A criação de novos produtos alimentares, utilizando técnicas ancestrais de secagem e defumação de raia e polvo, aliadas à inovação e investigação científica, é o objetivo de um projeto da Universidade de Coimbra (UC) em curso em Cascais e na Ericeira.
Em declarações à agência Lusa, Tiago Verdelhos, investigador do laboratório Marefoz do polo MARE da UC, explicou que o projeto “É Seco ou Fumado?” visa a “valorização de produtos” na zona de Cascais e Ericeira, no distrito de Lisboa, “sempre na perspetiva da sustentabilidade”.
“Estamos a fazer estudos sobre a pesca local focados na raia e no polvo, produtos bastante importantes e emblemáticos daquela região. Vamos tentar inovar a partir da recuperação de técnicas ancestrais que caíram um bocadinho em desuso, como a secagem e a defumação”, indicou.
O projeto, que integra o programa de economia azul UCMar e é financiado por fundos europeus do Mar2020, através da A2S – Associação para o Desenvolvimento Sustentável da Região Saloia – localizada em Mafra, pretende desenvolver produtos de valor acrescentado a partir de espécies fundamentais do pescado tradicional da região saloia (raia, polvo e ovas de polvo), através da transformação, por secagem e defumação, promovendo a sua valorização enquanto produto alimentar diferenciado, lê-se na explicação da iniciativa.

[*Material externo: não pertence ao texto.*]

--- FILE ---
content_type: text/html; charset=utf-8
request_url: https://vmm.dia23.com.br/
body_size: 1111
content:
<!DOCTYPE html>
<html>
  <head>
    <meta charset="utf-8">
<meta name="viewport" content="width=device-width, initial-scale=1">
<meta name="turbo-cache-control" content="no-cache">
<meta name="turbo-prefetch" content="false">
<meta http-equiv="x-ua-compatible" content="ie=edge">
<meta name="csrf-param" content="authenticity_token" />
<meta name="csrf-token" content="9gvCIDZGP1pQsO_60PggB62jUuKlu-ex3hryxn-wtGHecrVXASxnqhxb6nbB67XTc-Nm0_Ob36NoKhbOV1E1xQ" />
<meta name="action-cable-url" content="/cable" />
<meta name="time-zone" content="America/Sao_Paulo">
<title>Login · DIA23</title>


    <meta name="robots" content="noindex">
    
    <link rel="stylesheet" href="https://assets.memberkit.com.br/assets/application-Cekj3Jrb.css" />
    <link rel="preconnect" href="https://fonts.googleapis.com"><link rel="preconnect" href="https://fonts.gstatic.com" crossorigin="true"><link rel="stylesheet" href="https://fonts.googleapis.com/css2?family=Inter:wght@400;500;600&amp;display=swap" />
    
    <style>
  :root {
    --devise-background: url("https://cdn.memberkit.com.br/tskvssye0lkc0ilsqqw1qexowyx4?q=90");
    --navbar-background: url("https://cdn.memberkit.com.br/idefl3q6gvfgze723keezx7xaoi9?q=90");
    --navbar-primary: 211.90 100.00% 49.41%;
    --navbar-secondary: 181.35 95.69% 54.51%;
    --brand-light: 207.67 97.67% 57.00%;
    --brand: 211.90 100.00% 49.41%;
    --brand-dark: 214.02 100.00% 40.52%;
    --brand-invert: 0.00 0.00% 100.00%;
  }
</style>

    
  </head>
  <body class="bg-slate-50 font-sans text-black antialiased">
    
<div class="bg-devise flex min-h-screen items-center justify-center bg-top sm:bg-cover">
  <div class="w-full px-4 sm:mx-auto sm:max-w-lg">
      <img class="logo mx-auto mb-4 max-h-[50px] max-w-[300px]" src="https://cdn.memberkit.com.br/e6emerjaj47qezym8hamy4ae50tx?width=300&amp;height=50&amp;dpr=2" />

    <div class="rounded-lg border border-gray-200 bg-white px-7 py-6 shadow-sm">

Desenvolve-se em várias fases, desde a monitorização da diversidade e quantidade de capturas das espécies, passando pela determinação das metodologias mais adequadas ao processamento do pescado, avaliação da qualidade do produto fresco, seco e fumado e, por fim, divulgação e promoção dos produtos finais.
O investigador do UCMar notou que, “hoje em dia, para quem não conhece, até se pode falar em inovação” na utilização da secagem e defumação de pescado.
“São coisas que já se usaram, nuns sítios ainda se usam, mas sem serem muito conhecidos, noutros locais caíram completamente em desuso e podem ser uma estratégia interessante para valorizar os produtos”, frisou Tiago Verdelhos, investigador especialista em sistemas costeiros e oceano.
No caso da raia, adiantou, na costa da Ericeira sempre foi um peixe abundante, aproveitado para a alimentação familiar e conservado para ser consumido em alturas de escassez. Depois de amanhada e lavada, a raia é passada por salmoura e depois seca ao sol, à porta das casas, em estendais, como se fosse roupa a secar.
Uma tradição gastronómica local, observou Tiago Verdelhos, que, no entanto, é desconhecida do grande público: “Estamos a pegar na raia, que se calhar não é o produto mais atrativo para o público, e, fazendo estes produtos baseados nestas técnicas, já estamos a entrar num público um bocadinho diferente. O ‘feedback’ que estamos a receber, por um lado, é o de que as pessoas não conhecem [a técnica], a maior parte desconhece completamente, algumas até desconhecem que se podia fazer”.
No polvo, a equipa de investigação da UC apresentou polvo fumado num evento realizado recentemente: “O público era um público científico ligado à área do mar e a maior parte das pessoas desconhecia completamente uma coisa destas e a verdade é que gostaram”.
Tiago Verdelhos disse ainda que, em laboratório, são realizadas as componentes do projeto relacionadas com a sustentabilidade e propriedades do pescado, por exemplo, o estudo das qualidades e características do produto, como as diferenças entre o polvo fresco e o polvo fumado.
De seguida, com o apoio de uma empresa especializada, são realizados processos de testes de secagem e defumação, antes da apresentação dos produtos finais, “que podem dar novas soluções a atores locais, pescadores e comerciantes”.
O projeto “É Seco ou Fumado?” inclui a colaboração com a empresa Fumeiro do Mar, localizada na incubadora de empresas da Figueira da Foz (onde também está instalado o laboratório Marefoz) e tem ainda como parceiros, para além da A2S, a Câmara Municipal de Cascais, a Escola Superior de Hotelaria e Turismo do Estoril e a Universidade Aberta.